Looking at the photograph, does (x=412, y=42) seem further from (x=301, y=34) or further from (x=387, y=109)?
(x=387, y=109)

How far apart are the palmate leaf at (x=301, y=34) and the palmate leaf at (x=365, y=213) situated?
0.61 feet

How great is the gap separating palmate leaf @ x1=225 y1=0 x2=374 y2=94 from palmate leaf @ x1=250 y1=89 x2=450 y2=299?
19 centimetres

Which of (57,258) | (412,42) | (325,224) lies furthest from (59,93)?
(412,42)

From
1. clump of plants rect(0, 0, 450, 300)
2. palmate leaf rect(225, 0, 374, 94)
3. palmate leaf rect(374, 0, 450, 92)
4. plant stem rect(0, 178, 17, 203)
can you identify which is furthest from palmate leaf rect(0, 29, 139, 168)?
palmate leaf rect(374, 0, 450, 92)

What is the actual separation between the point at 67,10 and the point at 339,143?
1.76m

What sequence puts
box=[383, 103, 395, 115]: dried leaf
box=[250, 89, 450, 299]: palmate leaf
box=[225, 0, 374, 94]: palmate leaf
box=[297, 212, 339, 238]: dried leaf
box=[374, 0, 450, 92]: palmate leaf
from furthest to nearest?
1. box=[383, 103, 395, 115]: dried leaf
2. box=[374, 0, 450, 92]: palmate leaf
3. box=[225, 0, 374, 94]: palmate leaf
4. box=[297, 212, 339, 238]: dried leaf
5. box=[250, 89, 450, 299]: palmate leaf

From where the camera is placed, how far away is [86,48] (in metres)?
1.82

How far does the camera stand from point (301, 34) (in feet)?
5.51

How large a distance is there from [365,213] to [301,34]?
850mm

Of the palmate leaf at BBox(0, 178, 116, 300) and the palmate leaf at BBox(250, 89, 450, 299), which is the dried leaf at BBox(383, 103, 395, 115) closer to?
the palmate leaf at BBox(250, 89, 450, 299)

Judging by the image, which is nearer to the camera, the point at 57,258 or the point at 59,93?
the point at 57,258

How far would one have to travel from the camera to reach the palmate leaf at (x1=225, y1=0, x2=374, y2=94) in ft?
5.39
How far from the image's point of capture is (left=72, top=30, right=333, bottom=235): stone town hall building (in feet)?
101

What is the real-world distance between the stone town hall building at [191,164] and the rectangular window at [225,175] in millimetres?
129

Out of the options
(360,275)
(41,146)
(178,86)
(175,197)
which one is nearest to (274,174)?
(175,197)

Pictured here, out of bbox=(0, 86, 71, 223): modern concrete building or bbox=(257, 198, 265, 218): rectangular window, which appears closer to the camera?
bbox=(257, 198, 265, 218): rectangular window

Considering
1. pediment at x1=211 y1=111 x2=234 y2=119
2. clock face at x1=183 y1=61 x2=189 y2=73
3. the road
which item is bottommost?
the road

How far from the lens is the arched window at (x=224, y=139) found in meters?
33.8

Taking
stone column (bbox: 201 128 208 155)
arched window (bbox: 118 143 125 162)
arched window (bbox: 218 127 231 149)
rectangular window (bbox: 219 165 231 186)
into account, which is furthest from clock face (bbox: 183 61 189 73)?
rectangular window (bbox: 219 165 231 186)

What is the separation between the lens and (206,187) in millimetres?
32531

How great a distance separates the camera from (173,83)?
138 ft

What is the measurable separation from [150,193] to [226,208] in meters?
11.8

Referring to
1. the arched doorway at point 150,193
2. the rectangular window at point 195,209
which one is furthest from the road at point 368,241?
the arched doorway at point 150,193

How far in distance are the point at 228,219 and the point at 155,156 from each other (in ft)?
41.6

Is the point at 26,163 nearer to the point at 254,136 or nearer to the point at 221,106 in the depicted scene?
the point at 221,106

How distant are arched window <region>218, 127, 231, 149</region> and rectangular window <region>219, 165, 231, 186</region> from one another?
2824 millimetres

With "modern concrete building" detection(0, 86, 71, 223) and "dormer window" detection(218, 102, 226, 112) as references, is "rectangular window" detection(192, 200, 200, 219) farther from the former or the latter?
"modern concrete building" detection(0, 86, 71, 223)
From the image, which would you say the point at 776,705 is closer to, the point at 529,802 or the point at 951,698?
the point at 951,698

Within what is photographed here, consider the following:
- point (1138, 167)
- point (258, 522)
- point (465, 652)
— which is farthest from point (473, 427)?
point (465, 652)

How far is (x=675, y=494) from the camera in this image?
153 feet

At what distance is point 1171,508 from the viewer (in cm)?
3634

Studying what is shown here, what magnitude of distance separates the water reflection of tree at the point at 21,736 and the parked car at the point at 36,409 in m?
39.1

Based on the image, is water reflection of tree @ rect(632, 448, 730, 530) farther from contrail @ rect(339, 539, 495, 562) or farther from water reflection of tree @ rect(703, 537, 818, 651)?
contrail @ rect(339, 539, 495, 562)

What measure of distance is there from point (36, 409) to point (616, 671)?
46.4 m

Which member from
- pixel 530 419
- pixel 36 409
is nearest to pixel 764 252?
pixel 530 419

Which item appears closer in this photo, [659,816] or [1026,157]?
· · · · · · ·
▸ **Exercise task**:
Swap "clump of plants" for "cluster of plants" throughout the listing and write the listing out again with everything else left the same.

▸ **Exercise response**:
Looking at the photograph, does (x=412, y=42) seem further from (x=301, y=34) or further from (x=387, y=109)?
(x=387, y=109)

How far apart are the palmate leaf at (x=301, y=34) and the palmate leaf at (x=365, y=213) situated?
0.61 feet

How great is the gap separating palmate leaf @ x1=225 y1=0 x2=374 y2=94 from palmate leaf @ x1=250 y1=89 x2=450 y2=299?
19 centimetres

Which of (57,258) | (412,42) | (325,224) lies furthest from (59,93)?
(412,42)

From
1. cluster of plants rect(0, 0, 450, 300)
2. palmate leaf rect(225, 0, 374, 94)
3. palmate leaf rect(374, 0, 450, 92)
4. plant stem rect(0, 178, 17, 203)
can you identify which is furthest from palmate leaf rect(0, 29, 139, 168)?
palmate leaf rect(374, 0, 450, 92)

What is the actual separation between the point at 67,10 and the point at 339,143?
1.76m

What sequence puts
box=[383, 103, 395, 115]: dried leaf
box=[250, 89, 450, 299]: palmate leaf
box=[225, 0, 374, 94]: palmate leaf
box=[297, 212, 339, 238]: dried leaf
box=[374, 0, 450, 92]: palmate leaf
from furthest to nearest?
1. box=[383, 103, 395, 115]: dried leaf
2. box=[374, 0, 450, 92]: palmate leaf
3. box=[225, 0, 374, 94]: palmate leaf
4. box=[297, 212, 339, 238]: dried leaf
5. box=[250, 89, 450, 299]: palmate leaf

From where the camera is placed, how far away is [86,48] (in metres)?
1.82

How far does the camera stand from point (301, 34) (in feet)?
5.51

How large a distance is there from [365,213] to [301,34]?
850mm

Of the palmate leaf at BBox(0, 178, 116, 300) and the palmate leaf at BBox(250, 89, 450, 299), which is the dried leaf at BBox(383, 103, 395, 115) closer to?
the palmate leaf at BBox(250, 89, 450, 299)

Judging by the image, which is nearer to the camera, the point at 57,258 or the point at 59,93?
the point at 57,258

How far would one have to travel from the camera to reach the palmate leaf at (x1=225, y1=0, x2=374, y2=94) in ft?
5.39
How far from the image's point of capture is (left=72, top=30, right=333, bottom=235): stone town hall building (in feet)?
101

What is the real-world distance between the stone town hall building at [191,164] and the rectangular window at [225,175] in millimetres?
129

Out of the options
(360,275)
(41,146)
(178,86)
(175,197)
which one is nearest to (274,174)?
(175,197)

Pictured here, out of bbox=(0, 86, 71, 223): modern concrete building or bbox=(257, 198, 265, 218): rectangular window, which appears closer to the camera?
bbox=(257, 198, 265, 218): rectangular window

Considering
1. pediment at x1=211 y1=111 x2=234 y2=119
2. clock face at x1=183 y1=61 x2=189 y2=73
3. the road
which item is bottommost?
the road

How far from the lens is the arched window at (x=224, y=139) found in meters?
33.8

Taking
stone column (bbox: 201 128 208 155)
arched window (bbox: 118 143 125 162)
arched window (bbox: 218 127 231 149)
rectangular window (bbox: 219 165 231 186)
into account, which is furthest from clock face (bbox: 183 61 189 73)?
rectangular window (bbox: 219 165 231 186)

What is the separation between the lens and (206,187) in millimetres?
32531

How great a distance separates the camera from (173,83)?
138 ft

What is the measurable separation from [150,193] to [226,208] in meters?
11.8

Referring to
1. the arched doorway at point 150,193
2. the rectangular window at point 195,209
which one is furthest from the road at point 368,241?
the arched doorway at point 150,193

How far in distance are the point at 228,219 and the point at 155,156 from each other (in ft)?
41.6

Is the point at 26,163 nearer to the point at 254,136 or nearer to the point at 221,106 in the depicted scene?
the point at 221,106

How distant are arched window <region>218, 127, 231, 149</region> and rectangular window <region>219, 165, 231, 186</region> from one another?
2824 millimetres

With "modern concrete building" detection(0, 86, 71, 223) and "dormer window" detection(218, 102, 226, 112) as references, is "rectangular window" detection(192, 200, 200, 219) farther from the former or the latter?
"modern concrete building" detection(0, 86, 71, 223)
From the image, which would you say the point at 776,705 is closer to, the point at 529,802 or the point at 951,698?
the point at 951,698

Within what is photographed here, consider the following:
- point (1138, 167)
- point (258, 522)
- point (465, 652)
— which is farthest from point (473, 427)?
point (465, 652)

How far is (x=675, y=494) from the camera in this image?
153 feet

At what distance is point 1171,508 from the viewer (in cm)?
3634

Studying what is shown here, what magnitude of distance separates the water reflection of tree at the point at 21,736 and the parked car at the point at 36,409 in m?
39.1

Based on the image, is water reflection of tree @ rect(632, 448, 730, 530) farther from contrail @ rect(339, 539, 495, 562) or farther from water reflection of tree @ rect(703, 537, 818, 651)?
contrail @ rect(339, 539, 495, 562)

What measure of distance is there from point (36, 409) to point (616, 671)?
46.4 m

Which member from
- pixel 530 419
- pixel 36 409
is nearest to pixel 764 252?
pixel 530 419

Which item appears closer in this photo, [659,816] or [1026,157]?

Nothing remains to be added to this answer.